··· RECORDS ···

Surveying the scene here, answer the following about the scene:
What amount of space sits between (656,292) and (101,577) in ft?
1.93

···
··· RECORDS ···

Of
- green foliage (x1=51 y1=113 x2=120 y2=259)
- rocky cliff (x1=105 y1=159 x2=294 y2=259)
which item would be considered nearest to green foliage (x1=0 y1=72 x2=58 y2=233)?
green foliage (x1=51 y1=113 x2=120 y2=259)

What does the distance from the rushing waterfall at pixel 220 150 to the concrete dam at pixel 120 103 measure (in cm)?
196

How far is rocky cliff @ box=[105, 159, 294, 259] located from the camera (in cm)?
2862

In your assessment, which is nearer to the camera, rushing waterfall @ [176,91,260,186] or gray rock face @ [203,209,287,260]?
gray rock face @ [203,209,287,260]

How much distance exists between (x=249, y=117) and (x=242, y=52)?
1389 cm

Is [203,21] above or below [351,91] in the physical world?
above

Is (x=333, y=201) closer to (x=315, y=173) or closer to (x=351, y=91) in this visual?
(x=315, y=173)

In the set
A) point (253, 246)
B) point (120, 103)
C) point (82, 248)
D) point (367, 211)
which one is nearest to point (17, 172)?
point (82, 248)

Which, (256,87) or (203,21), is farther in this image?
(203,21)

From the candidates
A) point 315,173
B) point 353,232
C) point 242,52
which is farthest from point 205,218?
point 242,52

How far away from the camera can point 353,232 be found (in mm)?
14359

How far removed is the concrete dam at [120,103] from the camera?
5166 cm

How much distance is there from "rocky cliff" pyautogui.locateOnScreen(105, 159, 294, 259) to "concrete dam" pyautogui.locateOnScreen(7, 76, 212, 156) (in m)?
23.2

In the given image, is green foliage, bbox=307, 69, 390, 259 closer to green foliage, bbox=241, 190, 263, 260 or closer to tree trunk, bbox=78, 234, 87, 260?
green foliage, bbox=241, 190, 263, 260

···

Show each row above that contains the word "image", copying every one in full.

Which, (256,87) or (203,21), is farther in this image?
In the given image, is green foliage, bbox=307, 69, 390, 259 closer to green foliage, bbox=241, 190, 263, 260 or closer to tree trunk, bbox=78, 234, 87, 260?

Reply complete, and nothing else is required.